UCLA develops new hologram technology for chronic disease diagnosis
US researchers at the University of California, Los Angeles (UCLA) have developed a new system to aid easy and less expensive diagnosis of chronic diseases in remote areas.
Designed to create three-dimensional (3D) images of tissue samples, the new system features optical hardware, a lens-free microscope, and algorithms.
The system is intended to replace costly lab equipment primarily in developing countries and remote areas that do not have access to the existing devices for tissue biopsies.
It can be used to make biological samples transparent and later image them using a lens-free microscope.
UCLA Electrical and Computer Engineering and Bioengineering professor Aydogan Ozcan said: “Although technological advances have allowed physicians to remotely access medical data to perform diagnoses, there is still an urgent need for a reliable, inexpensive means for disease imaging and identification, particularly in low-resource settings, for pathology, biomedical research and related applications.”

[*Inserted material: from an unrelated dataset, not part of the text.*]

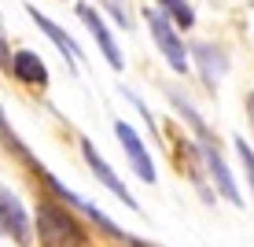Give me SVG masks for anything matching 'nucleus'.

To prepare the samples, the research team used a technique called Clarity that employs a chemical process to remove fat and retain proteins and DNA in the tissue, making it transparent.
To stain the samples, the team used coloured, light-absorbing dyes, which did not have noticeable signal degradation over time.
The researchers then used their newly developed holographic lens-free microscope device to produce 3D images using one-tenth of the image data required by standard scanning optical microscopes.
Thick samples and large sample volumes can be studied using the new device, providing an advantage during conditions where equipment for obtaining thin samples is not accessible.
The researchers used a silicon chip with millions of photo detectors for mounting the tissue sample to allow enhancement of resolution and view of various cross-sections of the sample.
Image: Rendering of a lens-free holographic microscope that uses a silicon chip and computer algorithms to create 3-D images of tissue samples. Photo: courtesy of Ozcan Research Group/UCLA.